Jan 052010
 

„Die Kinder lernen die großen, tragenden Texte nicht mehr kennen, mit denen ich noch aufgewachsen bin. Kein Goethe, kein Hafiz, keine in der Tiefe verlorenen Frösche, kein Johann Peter Hebel, keine Fabeln von Äsop oder Nasreddin Hodscha, kein Kästner, keine Momo. Kein Homer. Kaum Gedichte. Sie wachsen in ein kulturelles Vakuum hinein.“ Es gibt ja nicht mal ein Lesebuch mehr! So oder so ähnlich habe ich mich kürzlich auf einer Podiumsdiskussion der Konrad-Adenauer-Stiftung öffentlich geäußert. Niemand rügte mich dafür. Ich bekam sogar Beifall für diese Aussage.

Die Lehrer arbeiten im Literaturunterricht fast nur noch mit fotokopierten Blättern. Es gibt kein Lesebuch. Heute nahm ich mir mein ganzes Herz zusammen und fragte eine Berliner Lehrerin nach dem Grund. Würde sie mir zürnen? Vielleicht widerspricht ja die Idee eines Lesebuches dem vorherrschenden Relativismus? Aber siehe da! Niemand wurde auf mich zornig. Der Grund für das Fehlen von Lesebüchern  ist — und darauf wäre ich nie gekommen: Geld. Da 95% der Schüler unserer Schule von der Lehrmittelpflicht befreit sind (also in der Regel von Sozialhilfe leben), gibt das Lehrmittelbudget nicht genug Geld her, dass alle Kinder ein Lesebuch haben. Das heißt: Alle Texte müssen kopiert werden. Das Schmökern und Vortasten, das beharrliche Sich-Abarbeiten an einem gewissen Grundbestand an Texten, die jede Schülerin (ob kopftuchtragend oder nicht) kennen soll und kennen muss – das gibt es nicht. Die Einführung in das Kulturgut „Buch“ wird beschnitten.

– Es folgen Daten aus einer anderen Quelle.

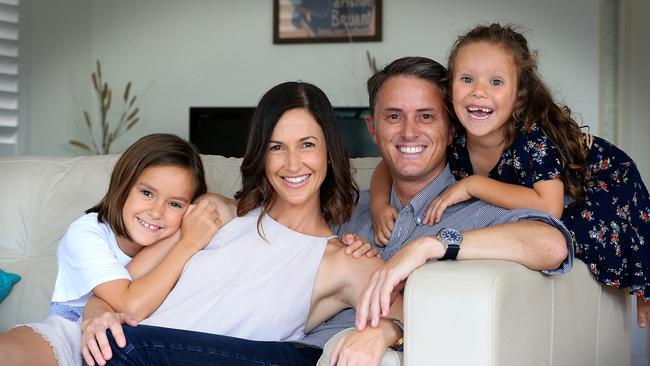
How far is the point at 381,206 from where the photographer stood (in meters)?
2.36

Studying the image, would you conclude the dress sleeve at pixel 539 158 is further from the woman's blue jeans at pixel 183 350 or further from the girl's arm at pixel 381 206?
the woman's blue jeans at pixel 183 350

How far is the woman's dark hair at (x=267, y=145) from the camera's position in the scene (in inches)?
84.0

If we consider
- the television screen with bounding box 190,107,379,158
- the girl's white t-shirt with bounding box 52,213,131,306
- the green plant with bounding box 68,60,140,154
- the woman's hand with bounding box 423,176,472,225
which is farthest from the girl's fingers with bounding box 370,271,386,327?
the green plant with bounding box 68,60,140,154

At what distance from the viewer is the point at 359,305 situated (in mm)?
1786

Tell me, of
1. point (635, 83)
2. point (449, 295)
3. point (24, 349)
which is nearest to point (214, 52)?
point (635, 83)

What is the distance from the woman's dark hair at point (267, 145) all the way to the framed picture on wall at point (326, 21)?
319 cm

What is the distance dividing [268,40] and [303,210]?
138 inches

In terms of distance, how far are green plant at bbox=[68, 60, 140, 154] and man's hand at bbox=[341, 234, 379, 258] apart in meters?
3.71

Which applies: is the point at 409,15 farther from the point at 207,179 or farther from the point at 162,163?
the point at 162,163

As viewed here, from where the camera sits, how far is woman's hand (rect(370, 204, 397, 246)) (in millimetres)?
2248

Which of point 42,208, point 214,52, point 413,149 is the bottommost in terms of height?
point 42,208

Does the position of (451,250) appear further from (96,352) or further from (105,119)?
(105,119)

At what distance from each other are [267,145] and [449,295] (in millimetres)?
718

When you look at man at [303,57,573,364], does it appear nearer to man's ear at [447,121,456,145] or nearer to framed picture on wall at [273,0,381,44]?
man's ear at [447,121,456,145]
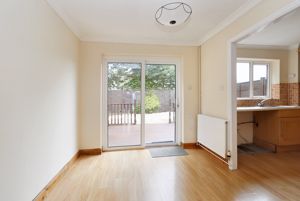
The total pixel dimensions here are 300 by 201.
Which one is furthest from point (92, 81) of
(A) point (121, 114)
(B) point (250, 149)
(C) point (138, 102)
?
(B) point (250, 149)

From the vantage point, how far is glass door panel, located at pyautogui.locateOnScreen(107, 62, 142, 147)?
3646mm

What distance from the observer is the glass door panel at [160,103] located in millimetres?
3789

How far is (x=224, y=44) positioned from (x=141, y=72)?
1699 mm

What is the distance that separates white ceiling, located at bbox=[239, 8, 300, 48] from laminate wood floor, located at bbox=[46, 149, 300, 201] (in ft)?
7.55

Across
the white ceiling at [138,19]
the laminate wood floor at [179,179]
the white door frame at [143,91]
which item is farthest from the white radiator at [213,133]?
the white ceiling at [138,19]

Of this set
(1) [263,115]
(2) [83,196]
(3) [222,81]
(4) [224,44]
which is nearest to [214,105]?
(3) [222,81]

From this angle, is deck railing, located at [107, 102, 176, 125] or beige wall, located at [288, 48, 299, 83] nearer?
deck railing, located at [107, 102, 176, 125]

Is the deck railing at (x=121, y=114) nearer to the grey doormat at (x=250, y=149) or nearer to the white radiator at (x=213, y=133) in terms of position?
the white radiator at (x=213, y=133)

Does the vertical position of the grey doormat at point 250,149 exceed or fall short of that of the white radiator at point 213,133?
it falls short

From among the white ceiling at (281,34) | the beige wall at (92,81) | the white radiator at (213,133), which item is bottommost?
the white radiator at (213,133)

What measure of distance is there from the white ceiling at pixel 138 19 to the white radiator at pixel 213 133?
64.7 inches

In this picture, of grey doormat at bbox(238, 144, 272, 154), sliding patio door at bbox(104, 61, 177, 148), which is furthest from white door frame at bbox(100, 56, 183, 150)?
grey doormat at bbox(238, 144, 272, 154)

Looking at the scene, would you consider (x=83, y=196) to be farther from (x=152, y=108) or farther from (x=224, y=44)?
(x=224, y=44)

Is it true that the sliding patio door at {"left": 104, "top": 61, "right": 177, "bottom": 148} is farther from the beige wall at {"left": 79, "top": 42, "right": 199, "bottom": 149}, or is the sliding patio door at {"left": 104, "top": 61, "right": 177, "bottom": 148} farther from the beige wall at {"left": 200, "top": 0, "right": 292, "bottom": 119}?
the beige wall at {"left": 200, "top": 0, "right": 292, "bottom": 119}
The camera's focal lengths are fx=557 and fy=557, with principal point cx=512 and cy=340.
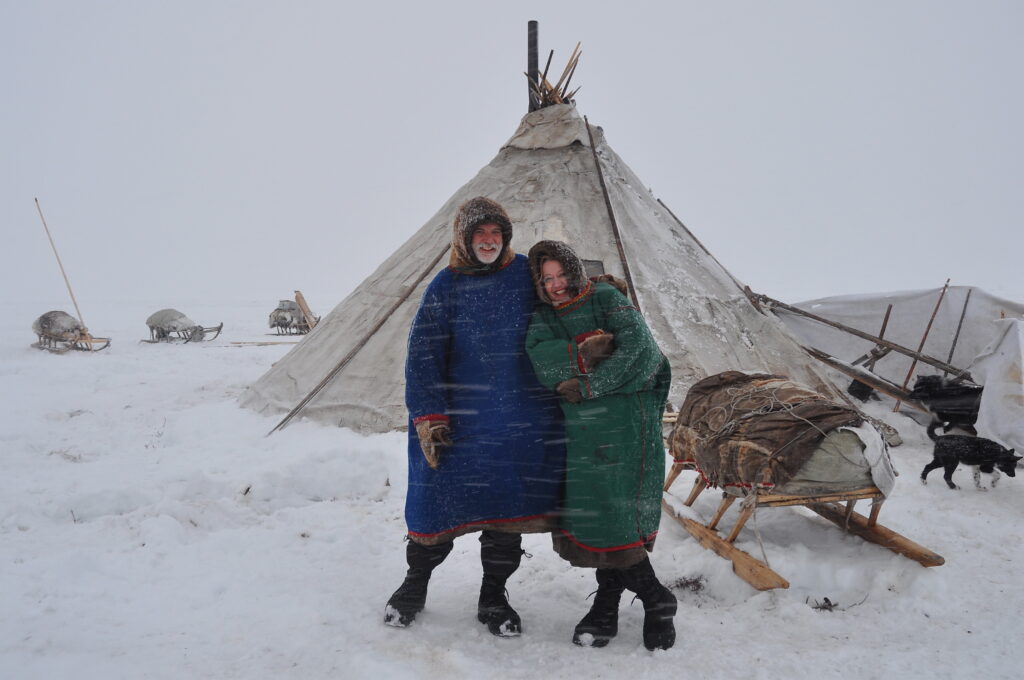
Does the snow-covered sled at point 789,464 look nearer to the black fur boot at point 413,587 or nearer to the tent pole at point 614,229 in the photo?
the black fur boot at point 413,587

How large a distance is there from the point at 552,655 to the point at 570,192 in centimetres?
490

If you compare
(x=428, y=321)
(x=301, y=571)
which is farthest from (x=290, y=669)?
(x=428, y=321)

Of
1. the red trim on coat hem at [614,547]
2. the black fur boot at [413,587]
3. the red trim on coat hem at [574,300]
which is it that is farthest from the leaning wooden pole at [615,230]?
the black fur boot at [413,587]

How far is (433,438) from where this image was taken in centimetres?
218

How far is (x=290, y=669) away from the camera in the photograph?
2010 millimetres

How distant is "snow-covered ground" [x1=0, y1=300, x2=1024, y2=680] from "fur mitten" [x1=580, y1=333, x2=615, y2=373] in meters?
1.12

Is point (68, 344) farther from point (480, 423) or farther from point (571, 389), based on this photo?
point (571, 389)

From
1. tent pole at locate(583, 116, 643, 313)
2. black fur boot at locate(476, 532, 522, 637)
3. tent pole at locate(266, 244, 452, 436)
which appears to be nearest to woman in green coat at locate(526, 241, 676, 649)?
black fur boot at locate(476, 532, 522, 637)

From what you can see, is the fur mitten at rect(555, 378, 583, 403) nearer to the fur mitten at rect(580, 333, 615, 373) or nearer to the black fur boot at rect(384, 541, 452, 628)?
the fur mitten at rect(580, 333, 615, 373)

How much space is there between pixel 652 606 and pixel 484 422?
97cm

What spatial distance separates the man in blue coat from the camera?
2.21 meters

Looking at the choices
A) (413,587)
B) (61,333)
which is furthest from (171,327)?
(413,587)

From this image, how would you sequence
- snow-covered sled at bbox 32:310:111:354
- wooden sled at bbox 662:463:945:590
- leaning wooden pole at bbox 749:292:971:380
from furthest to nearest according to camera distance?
snow-covered sled at bbox 32:310:111:354
leaning wooden pole at bbox 749:292:971:380
wooden sled at bbox 662:463:945:590

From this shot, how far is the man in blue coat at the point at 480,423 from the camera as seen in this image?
87.2 inches
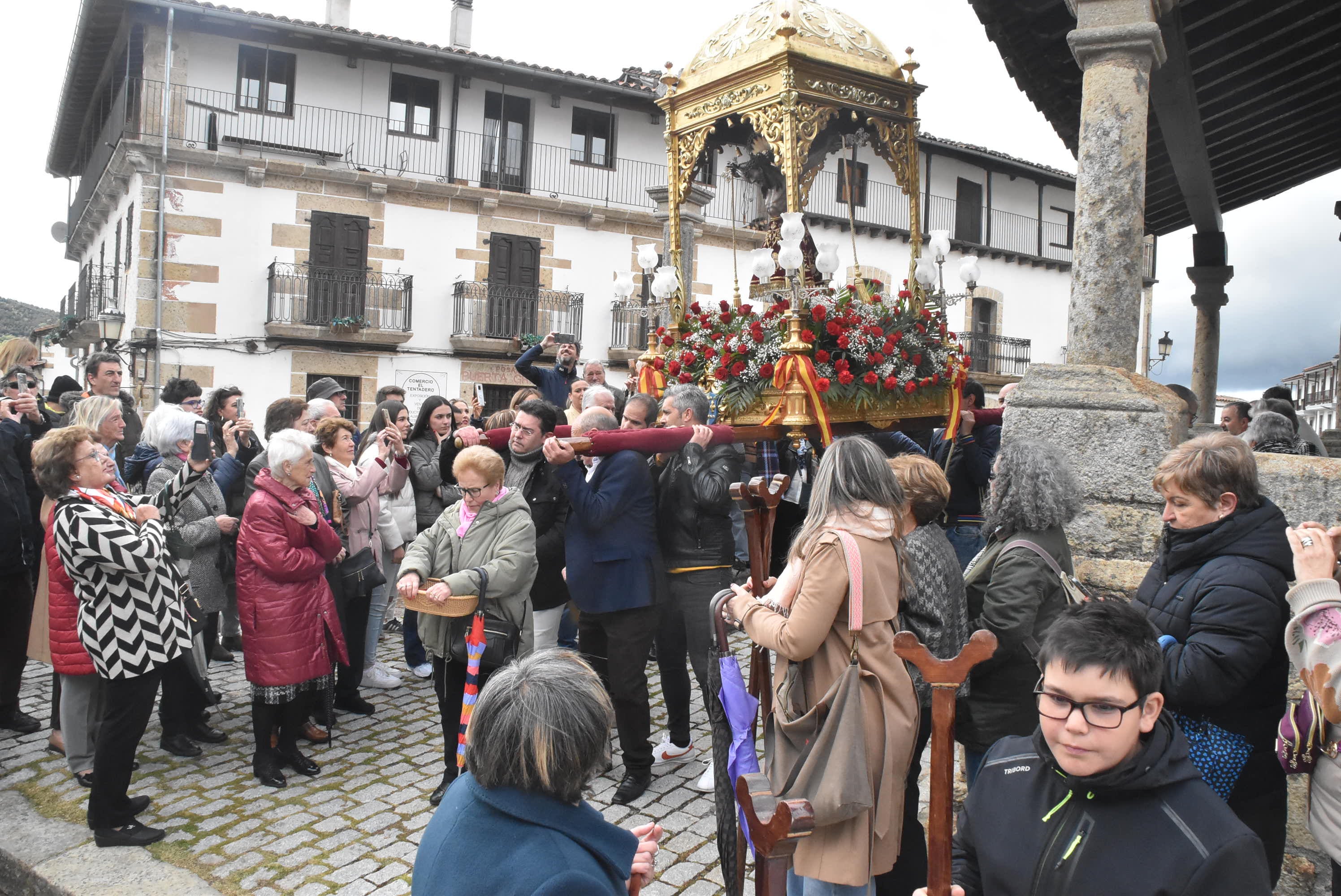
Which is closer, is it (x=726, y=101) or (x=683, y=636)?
(x=683, y=636)

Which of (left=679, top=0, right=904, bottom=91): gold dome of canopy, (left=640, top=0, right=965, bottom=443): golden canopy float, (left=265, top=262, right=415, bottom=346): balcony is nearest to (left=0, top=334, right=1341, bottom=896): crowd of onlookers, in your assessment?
(left=640, top=0, right=965, bottom=443): golden canopy float

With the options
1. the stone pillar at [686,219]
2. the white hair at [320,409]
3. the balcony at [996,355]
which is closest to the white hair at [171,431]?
the white hair at [320,409]

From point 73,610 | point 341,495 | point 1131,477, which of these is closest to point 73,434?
point 73,610

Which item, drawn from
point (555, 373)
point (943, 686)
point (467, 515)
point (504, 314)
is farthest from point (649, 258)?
point (504, 314)

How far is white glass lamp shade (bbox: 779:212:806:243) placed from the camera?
5402 mm

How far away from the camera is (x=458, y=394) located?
17969 millimetres

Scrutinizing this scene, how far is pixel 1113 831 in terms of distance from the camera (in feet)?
5.43

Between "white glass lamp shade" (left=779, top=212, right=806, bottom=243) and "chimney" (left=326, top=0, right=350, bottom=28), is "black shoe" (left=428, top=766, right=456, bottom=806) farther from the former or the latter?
"chimney" (left=326, top=0, right=350, bottom=28)

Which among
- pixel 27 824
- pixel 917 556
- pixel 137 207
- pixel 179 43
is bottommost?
pixel 27 824

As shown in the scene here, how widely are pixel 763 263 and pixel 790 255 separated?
0.47 m

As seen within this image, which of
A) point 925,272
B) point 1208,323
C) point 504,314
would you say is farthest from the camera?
point 504,314

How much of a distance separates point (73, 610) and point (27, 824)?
897 millimetres

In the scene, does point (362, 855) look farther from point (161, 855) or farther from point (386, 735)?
point (386, 735)

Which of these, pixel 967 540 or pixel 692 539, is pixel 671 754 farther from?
pixel 967 540
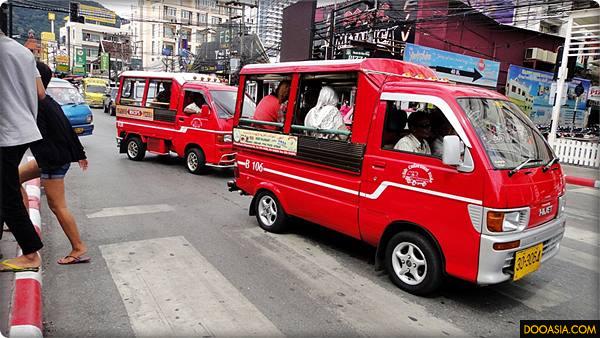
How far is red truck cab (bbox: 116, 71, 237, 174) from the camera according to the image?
9477 millimetres

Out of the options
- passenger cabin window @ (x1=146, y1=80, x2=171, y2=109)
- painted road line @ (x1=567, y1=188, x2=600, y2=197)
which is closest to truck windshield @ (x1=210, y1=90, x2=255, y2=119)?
passenger cabin window @ (x1=146, y1=80, x2=171, y2=109)

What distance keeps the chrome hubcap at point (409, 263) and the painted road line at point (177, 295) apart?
4.76ft

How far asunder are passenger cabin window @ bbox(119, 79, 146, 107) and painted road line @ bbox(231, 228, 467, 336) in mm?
7251

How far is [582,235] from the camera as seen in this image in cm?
650

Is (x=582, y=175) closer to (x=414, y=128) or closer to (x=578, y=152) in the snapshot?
(x=578, y=152)

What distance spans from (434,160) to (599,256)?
3461 mm

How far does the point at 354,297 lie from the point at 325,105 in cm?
227

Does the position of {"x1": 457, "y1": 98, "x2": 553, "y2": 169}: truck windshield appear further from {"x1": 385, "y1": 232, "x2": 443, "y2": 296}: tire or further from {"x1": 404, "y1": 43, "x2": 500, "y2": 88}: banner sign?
{"x1": 404, "y1": 43, "x2": 500, "y2": 88}: banner sign

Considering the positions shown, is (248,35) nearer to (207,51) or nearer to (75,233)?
(207,51)

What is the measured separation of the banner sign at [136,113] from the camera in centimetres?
1078

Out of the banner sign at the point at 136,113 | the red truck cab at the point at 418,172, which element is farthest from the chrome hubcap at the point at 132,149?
the red truck cab at the point at 418,172

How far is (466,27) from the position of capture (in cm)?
1933

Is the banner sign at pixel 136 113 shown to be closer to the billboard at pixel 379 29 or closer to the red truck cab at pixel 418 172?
the red truck cab at pixel 418 172

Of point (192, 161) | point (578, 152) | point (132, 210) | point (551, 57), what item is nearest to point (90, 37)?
point (551, 57)
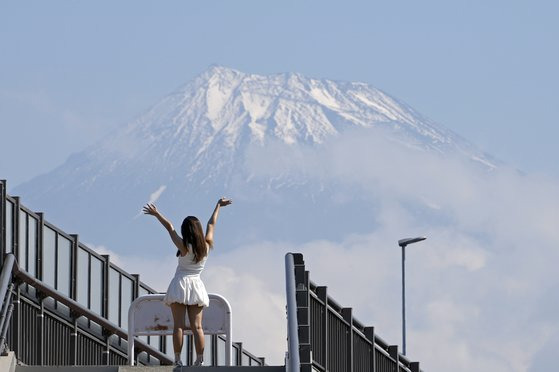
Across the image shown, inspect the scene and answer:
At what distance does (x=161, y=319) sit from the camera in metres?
19.0

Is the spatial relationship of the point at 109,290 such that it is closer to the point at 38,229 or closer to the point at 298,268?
the point at 38,229

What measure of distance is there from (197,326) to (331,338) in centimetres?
324

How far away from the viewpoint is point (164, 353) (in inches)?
1048

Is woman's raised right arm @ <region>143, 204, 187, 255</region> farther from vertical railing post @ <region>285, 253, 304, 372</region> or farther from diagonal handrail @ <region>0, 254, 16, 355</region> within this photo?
diagonal handrail @ <region>0, 254, 16, 355</region>

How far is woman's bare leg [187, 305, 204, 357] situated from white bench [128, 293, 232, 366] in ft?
2.60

Das ist schlecht. Das muss sich ändern. Deshalb meine herzliche Bitte an alle Leser dieses Blogs: Spendet Klassensätze von Lesebüchern für Berliner Grundschulkinder! Es gibt gute Lesebücher. Dass Berliner Grundschulen aus Geldnot keine Lesebücher im Deutschunterricht verwenden, halte ich für beinahe unerträglich. Darüber sollte man mal was schreiben!

Und ich tue dies ja! Ich schreibe darüber! Also noch einmal: SPENDET KLASSENSÄTZE AN LESEBÜCHERN FÜR DIE BERLINER GRUNDSCHULEN!

Denn jedes Kind soll die die in der Tiefe verlorenen Frösche Goethes, die Späße eines Nasreddin Hodscha oder eines Till Eulenspiegel, ein wunderschönes Gedicht von Mörike, ein wunderschönes Gedicht von Hafis (in deutscher Übersetzung) kennenlernen. Dazu Ausschnitte von zeitgenössischen Autoren wie etwa Michael Ende. Und zwar nicht als lieblose lose Zettelwirtschaft, sondern als schön gebundenes, reich bebildertes Buch.

Wir müssen den Kleinen den reichen Schatz der europäischen Kulturen von Kindesbeinen an weitergeben – selbstverständlich mit einer gewissen Vorrangstellung deutscher Texte, aber doch auch mit Einschluss anderer Texte aus den Herkunftsländern der Kinder. Warum nicht auch eine türkische Geschichte, ein polnisches Gedicht ins Lesebuch für Berliner Kinder abdrucken? Mit deutscher Übersetzung!